OXFORD, United Kingdom — Willy Foote, the CEO of Root Capital, said that even with an investment strategy that explicitly focuses on women workers, the Root team found that female workers continued to face barriers to access.
Foote’s firm targets “highly gender-inclusive” agricultural businesses, which “enable women farmers, who have very unequal access to productive resources and assets, deliberately creating jobs and opportunities for women within the business and local communities,” he said.
But despite these investments, some disadvantages persisted, surveys revealed. For example, that female employees at a macadamia nut processing facility in Kenya were losing out on wages and hours due to childcare. Employers similarly expressed frustration at the high turnover of pregnant workers and new mothers.

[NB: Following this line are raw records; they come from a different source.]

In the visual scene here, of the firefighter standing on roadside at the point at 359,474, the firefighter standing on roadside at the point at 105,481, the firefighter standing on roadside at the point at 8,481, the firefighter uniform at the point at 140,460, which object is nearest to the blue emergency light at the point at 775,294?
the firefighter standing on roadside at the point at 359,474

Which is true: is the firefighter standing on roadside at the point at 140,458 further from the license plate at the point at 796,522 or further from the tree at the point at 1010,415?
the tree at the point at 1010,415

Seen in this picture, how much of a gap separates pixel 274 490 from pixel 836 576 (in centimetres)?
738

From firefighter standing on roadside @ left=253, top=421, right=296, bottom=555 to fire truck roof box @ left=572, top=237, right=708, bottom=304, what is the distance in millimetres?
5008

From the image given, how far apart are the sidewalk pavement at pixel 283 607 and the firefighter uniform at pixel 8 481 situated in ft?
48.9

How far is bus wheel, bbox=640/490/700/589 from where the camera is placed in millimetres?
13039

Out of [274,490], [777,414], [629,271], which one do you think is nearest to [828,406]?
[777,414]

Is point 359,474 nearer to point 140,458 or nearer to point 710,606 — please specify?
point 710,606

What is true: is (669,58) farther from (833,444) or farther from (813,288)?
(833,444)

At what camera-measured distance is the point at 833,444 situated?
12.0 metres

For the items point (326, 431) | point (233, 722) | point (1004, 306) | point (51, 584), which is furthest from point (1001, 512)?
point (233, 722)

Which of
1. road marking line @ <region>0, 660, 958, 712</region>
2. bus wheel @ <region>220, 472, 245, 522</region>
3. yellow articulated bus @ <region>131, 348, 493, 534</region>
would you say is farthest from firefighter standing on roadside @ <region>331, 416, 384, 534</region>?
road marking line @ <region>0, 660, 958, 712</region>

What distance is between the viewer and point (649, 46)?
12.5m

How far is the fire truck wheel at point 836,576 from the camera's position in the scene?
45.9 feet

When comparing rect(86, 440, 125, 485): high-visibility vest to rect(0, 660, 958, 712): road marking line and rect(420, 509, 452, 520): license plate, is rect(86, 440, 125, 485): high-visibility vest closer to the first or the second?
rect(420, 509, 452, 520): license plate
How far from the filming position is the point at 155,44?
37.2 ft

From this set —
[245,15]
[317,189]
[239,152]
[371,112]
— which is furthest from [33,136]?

Speaking at the Skoll World Forum in Oxford on Thursday, Foote said “With funding from the IKEA foundation and the [Wagner Foundation] we have piloted gender equity grants up to $20,000 to particularly high-performing gender-inclusive businesses where they can take the grant funding as opposed to debt financing or training and do things like, in the case of Kenya in Meru, build childcare facilities next to the processing plant for working moms,” Foote told Skoll delegates at a session called “Women and Girls: Catalyzing Change in the Climate Crisis.”
The grants act as both an award and an incentive to boost gender-inclusiveness in businesses already thriving on Root capital. Currently piloting in Kenya and Peru, the grants have so far been used to construct safe crop storage facilities closer to women’s homes, for training women in crop diversification, making mud bricks, financial management, as well as creating savings groups.
The grant to the macadamia facility, the Village Nut Company, went toward construction of daycare centers, but not much else. Foote said the daycares are already self-sustaining and managed by the Village Nut Company.
“This is a relatively new project for us founded by the IKEA Foundation and the Wagner Family Foundation, based in Boston, and it’s not a huge amount of capital, but I think the highlight is that we believe deeply in pathological collaboration with unlikely partners,” Foote said.
“You need to create a lot of partnerships to drive into the different flavors of capital, from grant funding to impact investing dollars, to meet the whole need, especially as you get into these issues around childcare, and the daycare facilities around processing plants, for example,” he said.
Foote added that Root Capital managed to assemble its donors based on the firm’s inclination to seek out “unusual partners,” but said the model — using small grants to boost impact in a certain sector or area — could be facilitated by a number of players.
“That could be Agra, could be Alliance for a Green Revolution Africa, East African Enterprise Challenge Fund, but you have to be able to be aware of what the needs are and then put the mosaic together,” Foote told Devex.
Editor's note: Devex traveled to the Skoll World Forum with the support of the Skoll Foundation. Devex retains full editorial independence and responsibility for this content.